(Spatial reasoning question data)
====
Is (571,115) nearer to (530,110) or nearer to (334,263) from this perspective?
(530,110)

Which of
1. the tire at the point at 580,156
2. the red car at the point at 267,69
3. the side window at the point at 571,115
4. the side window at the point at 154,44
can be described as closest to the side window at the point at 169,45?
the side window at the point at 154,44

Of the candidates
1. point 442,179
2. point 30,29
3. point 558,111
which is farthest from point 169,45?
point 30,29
====
_Stated problem_:
Reproduce all of the rows above verbatim, keeping every line unchanged.

_Response to the exercise_:
Is (571,115) nearer to (530,110) or nearer to (334,263) from this perspective?
(530,110)

Which of
1. the tire at the point at 580,156
2. the red car at the point at 267,69
3. the side window at the point at 571,115
4. the side window at the point at 154,44
can be described as closest to the side window at the point at 169,45?
the side window at the point at 154,44

Of the candidates
1. point 442,179
2. point 30,29
3. point 558,111
which is farthest from point 169,45?
point 30,29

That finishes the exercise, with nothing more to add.